Without the pictures, write the listing out again exactly as it appears.

• Dataset section:
__________

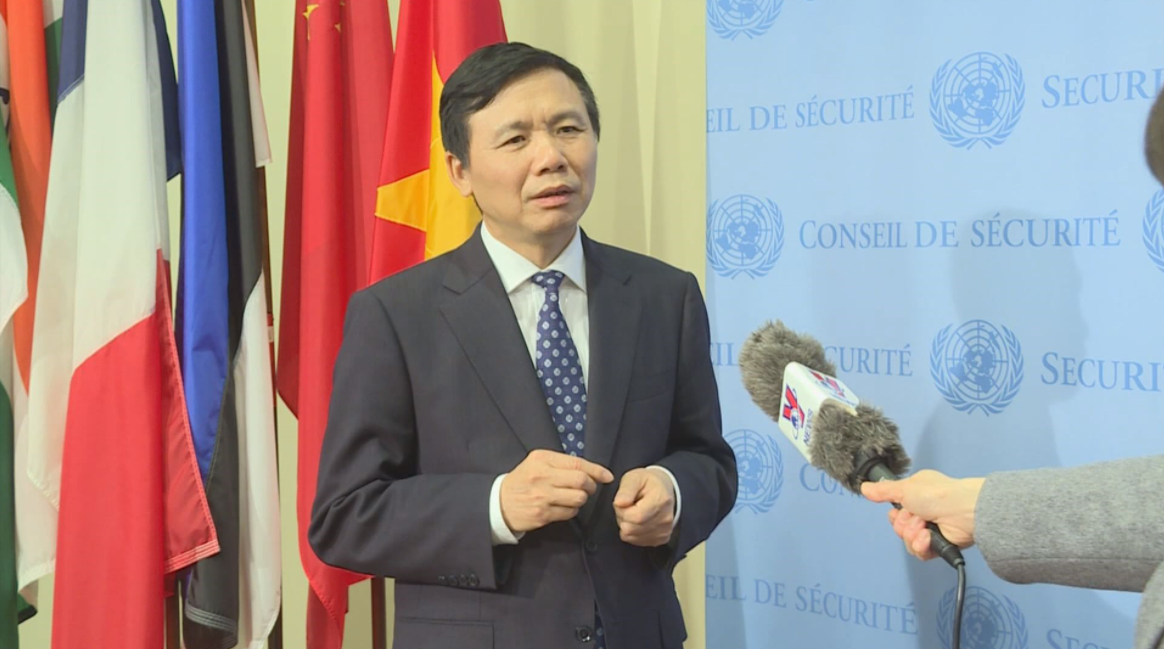Vietnam calls for int'l efforts to prevent violence, promote dialogue in Myanmar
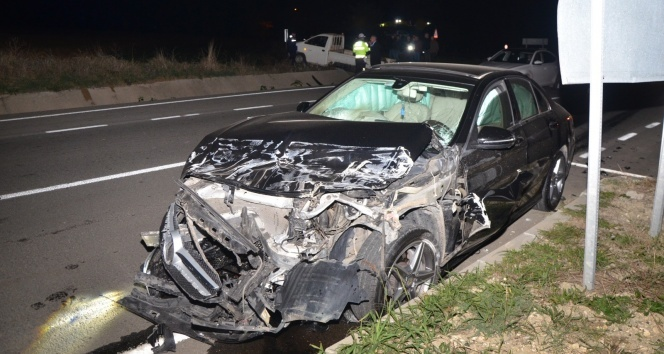 Otomobille çarpışan kamyonetin şoförü kaçtı: 2 yaralı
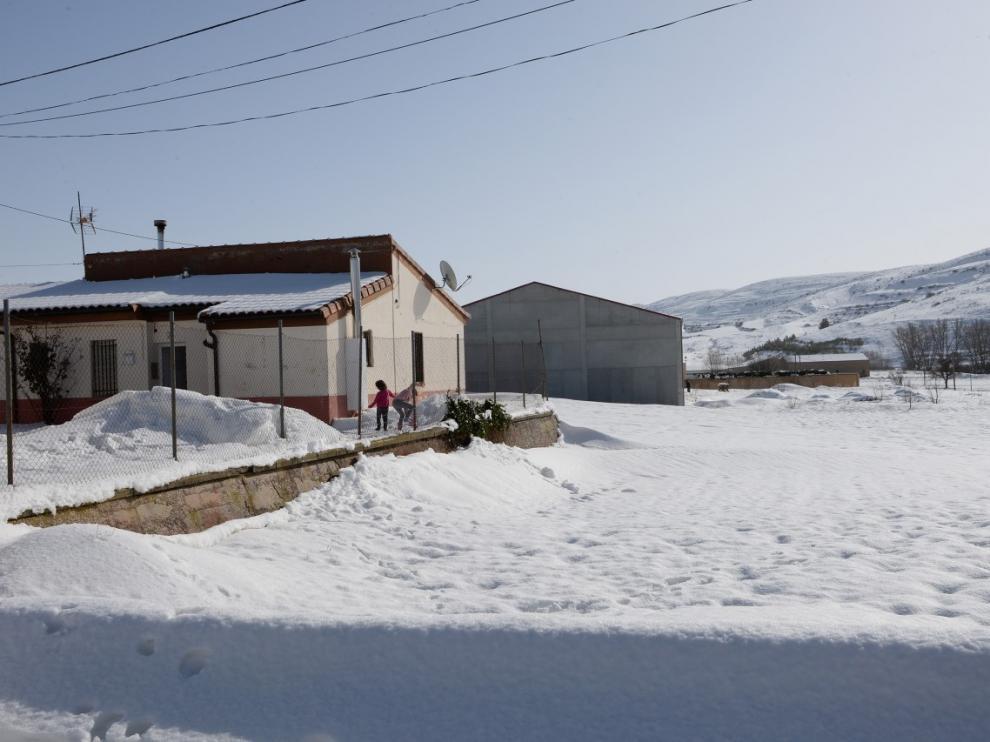 Pancrudo (Teruel), sin luz y con capazos de nieve en las calles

__________

• Response to the task:
Vietnam calls for int'l efforts to prevent violence, promote dialogue in Myanmar
 Otomobille çarpışan kamyonetin şoförü kaçtı: 2 yaralı
 Pancrudo (Teruel), sin luz y con capazos de nieve en las calles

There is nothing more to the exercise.